=== CHALLENGES ===
(1) In the West Virginia football article, condense the paragraph beginning "With such high expectations, people want to look down the road" into a bulleted list that keeps its main facts.
(2) From the West Virginia football article, return everything from "Certainly one thing" down to "from four-year colleges.", copied word for word.
(3) Answer these from the West Virginia football article:
(a) In what year did WVU join the Big 12?
(b) Which team does WVU play in its first game?
(c) About how long ago did Holgorsen say the recruiting strategy changed?

=== TEXT SECTION ===
***

With veteran like quarterback Will Grier, receivers David Sills and Gary Jennings, offensive tackle Yodny Cajuste, and linebacker David Long again leading the way, West Virginia enters the 2018 season with high expectations. It was voted No. 2 in the Big 12’s preseason media poll, which equals the highest WVU has been listed in that poll since it joined the league in 2012.
“We welcome expectations. Heck, you want ‘em to talk about you,” stated Holgorsen. “We want you guys to talk about us. I think we have got a good group coming back. We had a decent year last year, and we did some good things offensively. But there are a whole lot of things that I feel like we can do better and our guys think they can do better. We want improvement.
“Handling the expectations aspect of it, that’s what you want. I know I’m going to get a lot of how you handle the pressure of being picked second or whatever is it is. I don’t care where you’re picked, doesn’t matter, there’s pressure everywhere. There’s pressure to live up to the expectations or pressure to create expectations. I think our coaching staff has tremendous continuity, been around, working together for a long time. That helps manage things.”
With such high expectations, people want to look down the road. WVU’s November slate is especially daunting, closing with a regular season finale against Oklahoma, which was No. 1 in the Big 12 preseason poll. If the 2018 campaign goes as the pollsters predict, the Sooners not only would meet the Mountaineers on Nov. 23 in Morgantown but again eight days later in the Big 12 championship game in Dallas.
“Don’t know, never done it, and not going to think about it,” stated Holgorsen about playing an opponent in back-to-back games. “We’ve got to play Tennessee. That’s our first game. That’s our focus. Obviously we’ve been in this league for six, seven years now, so there’s familiarity with every opponent in the league. The back-to-back thing, I don’t know. I’m sure it’s happened before. If we get to a point to where that’s something we will have to deal with, we will research it and deal with it the best way possible.”
Certainly one thing that has gotten WVU to the point where it may be able to contend for a Big 12 title is its talent pool. The Mountaineers are relying more and more on transfers, be they the junior college variety or grad transfers or traditional transfers from four-year colleges.
“We changed our recruiting strategy probably four years ago,” noted Holgorsen. “Coming from the Big East to the Big 12, we felt like we needed a change, and I didn’t like our talent level across the board. We had high-end talent early, but across the board depth-wise, it was not where it needed to be in order to compete in the Big 12. This is an unbelievable conference. It’s extremely deep. You’ve got to play nine (conference) games in a row. You’re going to have guys go down, and you’re going to play a lot of people. If you’re weak at any spot, then these great teams in the Big 12, especially offensively, they’re going to capitalize on that.

***

=== Questions on scene geometry ===
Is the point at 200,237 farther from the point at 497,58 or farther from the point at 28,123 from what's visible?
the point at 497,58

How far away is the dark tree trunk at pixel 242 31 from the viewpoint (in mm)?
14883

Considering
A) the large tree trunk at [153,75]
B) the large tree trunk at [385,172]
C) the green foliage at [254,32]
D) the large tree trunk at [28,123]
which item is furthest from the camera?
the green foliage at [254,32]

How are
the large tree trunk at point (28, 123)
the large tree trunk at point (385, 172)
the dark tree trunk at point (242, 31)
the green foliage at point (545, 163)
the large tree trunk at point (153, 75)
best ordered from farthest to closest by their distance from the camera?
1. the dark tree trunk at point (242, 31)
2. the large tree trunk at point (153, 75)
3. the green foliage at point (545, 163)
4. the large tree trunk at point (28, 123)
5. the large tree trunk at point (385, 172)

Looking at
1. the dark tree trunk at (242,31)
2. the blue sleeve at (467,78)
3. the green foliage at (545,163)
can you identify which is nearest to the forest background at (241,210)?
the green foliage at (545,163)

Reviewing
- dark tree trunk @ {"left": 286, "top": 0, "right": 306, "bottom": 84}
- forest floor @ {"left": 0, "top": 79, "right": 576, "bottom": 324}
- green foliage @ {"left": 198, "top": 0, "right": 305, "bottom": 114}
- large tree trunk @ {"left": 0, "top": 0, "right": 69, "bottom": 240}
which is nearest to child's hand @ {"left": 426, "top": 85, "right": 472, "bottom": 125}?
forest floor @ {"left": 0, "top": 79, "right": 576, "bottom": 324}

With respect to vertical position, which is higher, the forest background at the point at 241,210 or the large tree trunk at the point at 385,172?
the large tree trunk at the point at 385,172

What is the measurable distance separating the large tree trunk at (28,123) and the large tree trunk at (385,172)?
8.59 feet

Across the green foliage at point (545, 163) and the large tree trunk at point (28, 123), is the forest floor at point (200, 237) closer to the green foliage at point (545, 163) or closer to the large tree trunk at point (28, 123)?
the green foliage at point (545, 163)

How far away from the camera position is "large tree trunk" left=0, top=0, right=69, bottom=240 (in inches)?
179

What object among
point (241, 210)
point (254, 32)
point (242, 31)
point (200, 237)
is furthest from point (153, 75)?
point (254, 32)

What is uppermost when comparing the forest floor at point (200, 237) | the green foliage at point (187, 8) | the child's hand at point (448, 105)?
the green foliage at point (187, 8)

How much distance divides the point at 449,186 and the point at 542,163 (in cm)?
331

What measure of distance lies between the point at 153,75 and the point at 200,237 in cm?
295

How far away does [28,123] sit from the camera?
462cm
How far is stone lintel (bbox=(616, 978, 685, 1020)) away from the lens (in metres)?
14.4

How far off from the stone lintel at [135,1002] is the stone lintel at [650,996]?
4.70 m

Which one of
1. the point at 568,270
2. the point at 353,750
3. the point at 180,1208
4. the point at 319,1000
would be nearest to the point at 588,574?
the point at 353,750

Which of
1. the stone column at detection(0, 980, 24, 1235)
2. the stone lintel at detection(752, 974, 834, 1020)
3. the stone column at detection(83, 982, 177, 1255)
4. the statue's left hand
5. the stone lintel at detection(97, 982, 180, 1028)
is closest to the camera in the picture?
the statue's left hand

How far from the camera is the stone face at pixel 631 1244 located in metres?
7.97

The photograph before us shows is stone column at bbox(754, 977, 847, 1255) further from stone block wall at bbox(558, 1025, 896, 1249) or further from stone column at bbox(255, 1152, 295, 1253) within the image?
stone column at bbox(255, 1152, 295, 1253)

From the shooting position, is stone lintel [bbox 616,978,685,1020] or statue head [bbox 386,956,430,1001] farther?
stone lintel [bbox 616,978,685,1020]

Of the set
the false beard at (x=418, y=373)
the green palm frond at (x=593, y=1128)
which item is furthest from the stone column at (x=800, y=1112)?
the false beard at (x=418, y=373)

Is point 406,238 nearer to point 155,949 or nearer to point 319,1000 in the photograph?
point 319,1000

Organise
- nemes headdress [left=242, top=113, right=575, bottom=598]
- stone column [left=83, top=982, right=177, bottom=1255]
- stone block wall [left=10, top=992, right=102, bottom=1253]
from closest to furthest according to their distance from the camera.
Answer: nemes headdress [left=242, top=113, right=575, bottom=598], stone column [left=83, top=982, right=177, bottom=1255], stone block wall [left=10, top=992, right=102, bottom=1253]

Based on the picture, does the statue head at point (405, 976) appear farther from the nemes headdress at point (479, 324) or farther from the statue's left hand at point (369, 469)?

***

=== WRITTEN ANSWERS ===
(1)
- WVU's November schedule is especially tough.
- It ends with a regular-season finale against Oklahoma, the No. 1 pick in the Big 12 preseason poll.
- If the predictions hold, the Sooners would play the Mountaineers on Nov. 23 in Morgantown.
- The two teams would meet again eight days later in the Big 12 championship game in Dallas.

(2)
Certainly one thing that has gotten WVU to the point where it may be able to contend for a Big 12 title is its talent pool. The Mountaineers are relying more and more on transfers, be they the junior college variety or grad transfers or traditional transfers from four-year colleges.

(3)
(a) 2012
(b) Tennessee
(c) Probably four years ago